Qualitative Comparison

NeuroSwift outperforms MindEye2 and MindTuner in cross-subject adaptation, reconstructing scenes with superior spatial and semantic accuracy. In single-subject mode, it surpasses MindBridge, achieving precise spatial recovery alongside semantic correctness.

Figure 5: NeuroSwift vs. MindEye2 and MindTuner in cross-subject adaptation with 1h training data.

Figure 6: NeuroSwift vs. MindBridge in single-subject mode with 40h training data.

Quantitative Evaluation

NeuroSwift achieves top scores in PixCorr, SSIM, CLIP, and AlexNet metrics, indicating superior performance in both low-level spatial and high-level semantic reconstruction. With 66.3M parameters, it is more efficient than MindEye2 and MindTuner, requiring only 3×RTX4090 GPUs for training.

Ablation Studies

Component ablations reveal the necessity of both structural and semantic pathways. Removing the structural prior degrades spatial fidelity, while omitting semantic guidance collapses semantic metrics. The use of individualized ROI masks further enhances spatial and texture fidelity compared to standardized templates.

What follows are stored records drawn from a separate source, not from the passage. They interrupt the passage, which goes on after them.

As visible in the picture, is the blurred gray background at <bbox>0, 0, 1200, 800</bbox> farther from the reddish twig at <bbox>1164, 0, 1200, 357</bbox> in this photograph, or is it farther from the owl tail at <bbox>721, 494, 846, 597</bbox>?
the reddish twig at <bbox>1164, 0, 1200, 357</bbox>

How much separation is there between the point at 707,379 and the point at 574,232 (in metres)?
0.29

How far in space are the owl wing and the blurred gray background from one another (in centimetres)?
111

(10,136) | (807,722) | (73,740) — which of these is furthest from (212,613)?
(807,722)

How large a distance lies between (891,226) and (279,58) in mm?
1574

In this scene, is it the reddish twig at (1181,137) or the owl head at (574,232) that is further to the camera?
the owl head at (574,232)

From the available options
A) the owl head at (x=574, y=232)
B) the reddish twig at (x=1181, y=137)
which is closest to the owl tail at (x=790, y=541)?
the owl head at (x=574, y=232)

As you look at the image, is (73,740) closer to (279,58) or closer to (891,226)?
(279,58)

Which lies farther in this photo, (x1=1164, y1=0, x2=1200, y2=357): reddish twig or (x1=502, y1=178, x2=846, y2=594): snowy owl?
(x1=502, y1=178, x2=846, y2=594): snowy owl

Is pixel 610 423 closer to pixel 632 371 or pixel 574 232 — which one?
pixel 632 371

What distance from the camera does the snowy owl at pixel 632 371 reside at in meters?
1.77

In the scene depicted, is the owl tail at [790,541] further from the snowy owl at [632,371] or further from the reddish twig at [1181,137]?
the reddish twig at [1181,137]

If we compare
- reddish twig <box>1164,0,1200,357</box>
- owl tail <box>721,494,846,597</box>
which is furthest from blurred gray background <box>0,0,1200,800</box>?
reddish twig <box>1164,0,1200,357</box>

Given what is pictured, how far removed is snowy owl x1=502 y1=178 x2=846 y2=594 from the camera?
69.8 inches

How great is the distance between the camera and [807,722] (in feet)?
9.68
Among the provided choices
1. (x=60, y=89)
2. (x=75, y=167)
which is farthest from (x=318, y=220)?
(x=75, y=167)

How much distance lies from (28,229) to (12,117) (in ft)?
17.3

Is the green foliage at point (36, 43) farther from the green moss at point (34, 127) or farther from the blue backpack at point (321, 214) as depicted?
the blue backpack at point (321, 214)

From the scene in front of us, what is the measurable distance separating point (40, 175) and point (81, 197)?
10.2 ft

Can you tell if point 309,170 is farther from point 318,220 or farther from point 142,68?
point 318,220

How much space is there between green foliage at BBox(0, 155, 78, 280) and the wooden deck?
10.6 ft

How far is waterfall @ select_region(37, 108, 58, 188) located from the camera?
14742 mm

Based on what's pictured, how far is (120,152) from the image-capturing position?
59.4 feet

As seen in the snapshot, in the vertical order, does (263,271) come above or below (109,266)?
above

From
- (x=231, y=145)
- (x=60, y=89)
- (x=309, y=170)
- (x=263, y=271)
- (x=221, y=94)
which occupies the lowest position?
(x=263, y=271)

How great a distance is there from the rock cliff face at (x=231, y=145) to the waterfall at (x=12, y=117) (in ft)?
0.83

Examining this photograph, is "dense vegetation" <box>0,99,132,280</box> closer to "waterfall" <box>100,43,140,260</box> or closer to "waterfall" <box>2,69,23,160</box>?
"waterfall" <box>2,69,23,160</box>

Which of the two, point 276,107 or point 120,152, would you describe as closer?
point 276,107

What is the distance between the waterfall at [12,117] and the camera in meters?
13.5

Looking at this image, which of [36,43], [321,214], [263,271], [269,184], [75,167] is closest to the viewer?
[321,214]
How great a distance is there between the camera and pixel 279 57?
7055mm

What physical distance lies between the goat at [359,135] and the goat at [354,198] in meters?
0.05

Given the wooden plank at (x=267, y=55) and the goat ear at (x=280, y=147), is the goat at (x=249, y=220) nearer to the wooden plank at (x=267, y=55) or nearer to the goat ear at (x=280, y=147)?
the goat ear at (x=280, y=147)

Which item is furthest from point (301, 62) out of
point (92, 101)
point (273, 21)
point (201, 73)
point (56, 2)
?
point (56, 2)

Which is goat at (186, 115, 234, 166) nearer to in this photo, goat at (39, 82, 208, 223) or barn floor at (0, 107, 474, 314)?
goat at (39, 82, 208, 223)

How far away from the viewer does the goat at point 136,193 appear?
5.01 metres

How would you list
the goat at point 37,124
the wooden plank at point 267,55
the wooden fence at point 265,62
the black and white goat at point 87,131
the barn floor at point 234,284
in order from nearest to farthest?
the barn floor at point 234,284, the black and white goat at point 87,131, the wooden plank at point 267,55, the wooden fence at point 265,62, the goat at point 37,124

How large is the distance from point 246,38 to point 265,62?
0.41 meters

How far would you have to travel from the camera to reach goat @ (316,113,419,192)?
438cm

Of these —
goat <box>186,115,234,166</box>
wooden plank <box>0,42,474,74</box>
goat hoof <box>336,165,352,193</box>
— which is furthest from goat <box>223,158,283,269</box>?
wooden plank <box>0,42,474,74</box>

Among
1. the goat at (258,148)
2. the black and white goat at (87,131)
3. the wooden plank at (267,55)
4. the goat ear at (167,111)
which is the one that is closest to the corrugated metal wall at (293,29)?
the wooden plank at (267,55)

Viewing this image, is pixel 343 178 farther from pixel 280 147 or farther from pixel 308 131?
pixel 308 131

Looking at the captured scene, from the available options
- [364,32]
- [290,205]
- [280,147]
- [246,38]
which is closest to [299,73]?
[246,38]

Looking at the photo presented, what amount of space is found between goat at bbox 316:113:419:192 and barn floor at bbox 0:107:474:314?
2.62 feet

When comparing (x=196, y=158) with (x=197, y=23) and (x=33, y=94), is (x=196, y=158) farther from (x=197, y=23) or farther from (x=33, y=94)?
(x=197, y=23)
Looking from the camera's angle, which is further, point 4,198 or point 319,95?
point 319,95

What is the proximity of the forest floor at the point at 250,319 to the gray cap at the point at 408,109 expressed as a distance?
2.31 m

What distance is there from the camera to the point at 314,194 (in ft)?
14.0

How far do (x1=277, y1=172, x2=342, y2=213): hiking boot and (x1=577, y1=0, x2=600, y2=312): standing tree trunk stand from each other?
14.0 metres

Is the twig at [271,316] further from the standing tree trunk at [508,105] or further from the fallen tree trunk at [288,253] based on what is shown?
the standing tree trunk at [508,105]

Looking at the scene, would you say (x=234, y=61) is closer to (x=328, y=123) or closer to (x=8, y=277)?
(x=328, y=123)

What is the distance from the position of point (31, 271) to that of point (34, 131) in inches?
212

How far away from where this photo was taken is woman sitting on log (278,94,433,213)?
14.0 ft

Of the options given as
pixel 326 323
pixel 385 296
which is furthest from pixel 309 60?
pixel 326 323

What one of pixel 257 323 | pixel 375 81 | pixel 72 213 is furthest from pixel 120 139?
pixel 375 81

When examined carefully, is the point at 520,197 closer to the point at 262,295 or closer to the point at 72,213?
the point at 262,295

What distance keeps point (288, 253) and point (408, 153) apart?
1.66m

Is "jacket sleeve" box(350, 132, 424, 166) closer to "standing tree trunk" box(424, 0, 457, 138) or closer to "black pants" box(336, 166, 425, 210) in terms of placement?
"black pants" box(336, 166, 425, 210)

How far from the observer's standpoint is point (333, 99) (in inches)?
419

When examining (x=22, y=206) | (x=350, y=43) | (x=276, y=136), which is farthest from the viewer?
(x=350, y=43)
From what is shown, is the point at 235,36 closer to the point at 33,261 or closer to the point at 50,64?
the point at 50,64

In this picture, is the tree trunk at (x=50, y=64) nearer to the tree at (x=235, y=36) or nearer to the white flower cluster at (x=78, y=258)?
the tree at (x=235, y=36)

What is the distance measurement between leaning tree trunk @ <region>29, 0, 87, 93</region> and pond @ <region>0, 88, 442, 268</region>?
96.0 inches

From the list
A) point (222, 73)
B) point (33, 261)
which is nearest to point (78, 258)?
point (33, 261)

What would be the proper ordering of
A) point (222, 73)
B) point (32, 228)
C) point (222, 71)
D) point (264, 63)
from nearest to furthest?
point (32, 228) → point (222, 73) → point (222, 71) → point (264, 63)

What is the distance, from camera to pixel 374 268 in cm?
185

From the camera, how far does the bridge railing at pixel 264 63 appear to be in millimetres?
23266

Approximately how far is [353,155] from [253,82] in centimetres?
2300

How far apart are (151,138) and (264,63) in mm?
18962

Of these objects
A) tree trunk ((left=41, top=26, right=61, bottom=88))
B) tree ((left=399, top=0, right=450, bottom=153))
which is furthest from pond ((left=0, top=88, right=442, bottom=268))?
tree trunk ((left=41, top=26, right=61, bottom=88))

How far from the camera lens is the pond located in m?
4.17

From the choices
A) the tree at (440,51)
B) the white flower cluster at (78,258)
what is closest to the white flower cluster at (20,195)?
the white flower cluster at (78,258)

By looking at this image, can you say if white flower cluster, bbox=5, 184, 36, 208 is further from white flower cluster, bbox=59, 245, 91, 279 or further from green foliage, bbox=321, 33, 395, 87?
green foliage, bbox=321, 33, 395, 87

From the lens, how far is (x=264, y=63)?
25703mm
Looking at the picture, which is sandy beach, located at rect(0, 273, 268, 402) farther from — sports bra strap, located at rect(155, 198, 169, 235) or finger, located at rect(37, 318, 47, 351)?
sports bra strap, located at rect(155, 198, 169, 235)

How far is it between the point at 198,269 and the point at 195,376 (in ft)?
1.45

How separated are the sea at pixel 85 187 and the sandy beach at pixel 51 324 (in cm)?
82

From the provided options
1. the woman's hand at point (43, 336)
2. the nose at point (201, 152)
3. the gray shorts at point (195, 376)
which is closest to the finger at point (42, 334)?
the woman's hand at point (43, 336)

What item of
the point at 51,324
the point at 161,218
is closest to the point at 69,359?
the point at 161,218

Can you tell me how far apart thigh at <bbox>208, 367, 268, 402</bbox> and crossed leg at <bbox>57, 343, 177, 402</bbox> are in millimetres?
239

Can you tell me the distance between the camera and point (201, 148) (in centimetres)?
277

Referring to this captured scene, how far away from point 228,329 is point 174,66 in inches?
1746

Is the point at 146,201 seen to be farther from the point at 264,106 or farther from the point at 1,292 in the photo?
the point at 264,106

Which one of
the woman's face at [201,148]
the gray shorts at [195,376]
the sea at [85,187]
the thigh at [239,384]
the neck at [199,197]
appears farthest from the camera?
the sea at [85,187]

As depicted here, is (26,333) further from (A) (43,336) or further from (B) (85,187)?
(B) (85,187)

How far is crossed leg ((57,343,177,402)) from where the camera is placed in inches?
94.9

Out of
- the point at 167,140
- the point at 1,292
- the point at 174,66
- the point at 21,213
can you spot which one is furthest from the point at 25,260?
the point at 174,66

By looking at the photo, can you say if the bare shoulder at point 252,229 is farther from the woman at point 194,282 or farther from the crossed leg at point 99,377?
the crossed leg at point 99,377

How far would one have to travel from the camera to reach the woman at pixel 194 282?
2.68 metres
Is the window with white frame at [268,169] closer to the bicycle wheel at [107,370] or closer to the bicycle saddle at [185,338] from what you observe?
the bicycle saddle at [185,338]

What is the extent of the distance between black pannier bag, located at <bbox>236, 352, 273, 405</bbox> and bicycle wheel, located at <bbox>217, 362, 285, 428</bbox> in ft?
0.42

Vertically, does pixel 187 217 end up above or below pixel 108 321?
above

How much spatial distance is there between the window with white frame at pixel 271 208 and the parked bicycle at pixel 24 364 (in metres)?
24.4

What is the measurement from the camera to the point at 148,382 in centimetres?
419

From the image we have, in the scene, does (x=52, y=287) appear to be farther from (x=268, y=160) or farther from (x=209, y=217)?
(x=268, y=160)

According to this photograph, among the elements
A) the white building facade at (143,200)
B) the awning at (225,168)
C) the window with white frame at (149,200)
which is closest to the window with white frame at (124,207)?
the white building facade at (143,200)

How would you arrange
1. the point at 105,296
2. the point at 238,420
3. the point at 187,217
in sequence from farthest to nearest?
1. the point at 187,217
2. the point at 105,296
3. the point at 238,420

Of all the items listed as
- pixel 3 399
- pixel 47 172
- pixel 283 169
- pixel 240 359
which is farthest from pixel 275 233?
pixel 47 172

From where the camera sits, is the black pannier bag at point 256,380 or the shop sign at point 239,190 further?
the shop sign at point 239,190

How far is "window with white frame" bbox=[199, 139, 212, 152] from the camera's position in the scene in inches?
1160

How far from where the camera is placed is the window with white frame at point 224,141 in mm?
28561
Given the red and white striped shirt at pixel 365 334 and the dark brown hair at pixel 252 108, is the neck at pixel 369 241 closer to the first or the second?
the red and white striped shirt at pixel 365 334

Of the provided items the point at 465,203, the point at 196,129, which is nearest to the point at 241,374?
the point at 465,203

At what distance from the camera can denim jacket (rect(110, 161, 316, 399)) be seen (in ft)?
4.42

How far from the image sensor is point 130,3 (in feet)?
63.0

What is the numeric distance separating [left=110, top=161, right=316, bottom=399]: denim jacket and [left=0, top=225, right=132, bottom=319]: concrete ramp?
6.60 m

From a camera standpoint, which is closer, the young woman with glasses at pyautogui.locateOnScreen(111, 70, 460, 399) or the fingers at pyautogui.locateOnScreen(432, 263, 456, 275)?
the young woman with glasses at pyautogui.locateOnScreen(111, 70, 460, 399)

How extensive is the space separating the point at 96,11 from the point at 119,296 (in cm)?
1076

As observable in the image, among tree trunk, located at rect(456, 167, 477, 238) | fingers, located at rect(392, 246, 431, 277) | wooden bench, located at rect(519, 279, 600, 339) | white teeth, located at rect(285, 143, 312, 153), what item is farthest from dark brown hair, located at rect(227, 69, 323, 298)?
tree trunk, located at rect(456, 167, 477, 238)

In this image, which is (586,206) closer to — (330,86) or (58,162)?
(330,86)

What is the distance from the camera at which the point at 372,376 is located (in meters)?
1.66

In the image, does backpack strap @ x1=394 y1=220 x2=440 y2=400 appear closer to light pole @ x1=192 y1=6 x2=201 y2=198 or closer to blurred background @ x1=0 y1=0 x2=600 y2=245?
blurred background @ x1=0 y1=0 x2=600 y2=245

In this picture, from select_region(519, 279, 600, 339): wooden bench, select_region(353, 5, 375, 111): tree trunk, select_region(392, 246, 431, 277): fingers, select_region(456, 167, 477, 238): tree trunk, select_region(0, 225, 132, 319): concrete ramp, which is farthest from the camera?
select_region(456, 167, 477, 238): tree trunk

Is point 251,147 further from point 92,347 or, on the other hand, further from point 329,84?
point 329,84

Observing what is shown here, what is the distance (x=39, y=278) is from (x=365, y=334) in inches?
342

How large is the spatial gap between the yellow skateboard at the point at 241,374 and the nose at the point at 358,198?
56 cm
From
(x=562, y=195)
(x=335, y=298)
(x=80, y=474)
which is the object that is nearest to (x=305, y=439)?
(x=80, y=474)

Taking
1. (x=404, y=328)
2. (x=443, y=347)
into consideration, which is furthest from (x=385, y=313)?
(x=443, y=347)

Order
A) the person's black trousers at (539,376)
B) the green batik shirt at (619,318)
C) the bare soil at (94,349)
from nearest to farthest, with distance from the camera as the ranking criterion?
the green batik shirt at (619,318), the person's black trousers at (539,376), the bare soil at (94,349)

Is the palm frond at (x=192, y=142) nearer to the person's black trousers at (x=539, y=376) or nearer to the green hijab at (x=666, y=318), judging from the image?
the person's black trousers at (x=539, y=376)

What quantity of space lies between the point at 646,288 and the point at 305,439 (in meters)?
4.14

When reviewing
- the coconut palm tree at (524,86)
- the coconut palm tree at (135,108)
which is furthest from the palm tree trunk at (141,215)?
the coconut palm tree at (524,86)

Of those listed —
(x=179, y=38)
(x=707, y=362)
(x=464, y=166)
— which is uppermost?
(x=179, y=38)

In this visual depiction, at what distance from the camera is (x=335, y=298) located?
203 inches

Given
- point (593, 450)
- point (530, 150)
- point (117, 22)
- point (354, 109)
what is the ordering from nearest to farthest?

Figure 7: Reconstruction examples from Subj01 with various ablations, illustrating the contributions of each model component.

Interpretability

Analysis of adapter weight distributions shows that the AutoKL Adapter predominantly activates early visual regions (V1-V3), consistent with its role in structural generation. The CLIP Adapter exhibits distributed activation across ventral, lateral, and parietal regions, reflecting its multimodal semantic integration.

Figure 8: Spatial distribution of brain-region contributions for AutoKL and CLIP Adapters in Subj01.

Figure 9: Spatial mapping of brain region contributions to AutoKL and CLIP Adapters on Subj05 and Subj07, confirming consistent activation patterns across subjects.

Implications and Future Directions

NeuroSwift's dual-pathway design and efficient cross-subject adaptation represent a significant advance in fMRI-based visual reconstruction. The model's ability to generalize with minimal data and computational resources has practical implications for scalable brain-computer interfaces and neuroimaging research. The use of synthetic semantic images for CLIP alignment is a notable methodological innovation, improving semantic extraction from noisy fMRI signals.

Theoretical implications include the validation of hierarchical, multimodal integration in neural decoding, supporting models of distributed visual processing in the cortex. Future work should address dataset generalizability, extending validation to datasets such as BOLD5000, and explore further optimization of adapter architectures for even greater efficiency and robustness.

Conclusion

NeuroSwift achieves state-of-the-art performance in fMRI visual reconstruction of complex scenes, combining a biologically inspired dual-adapter architecture with efficient cross-subject adaptation. Its design enables high-fidelity reconstruction with minimal computational resources, outperforming existing methods in both spatial and semantic domains. Limitations include dataset specificity, warranting future cross-dataset validation to ensure broader applicability.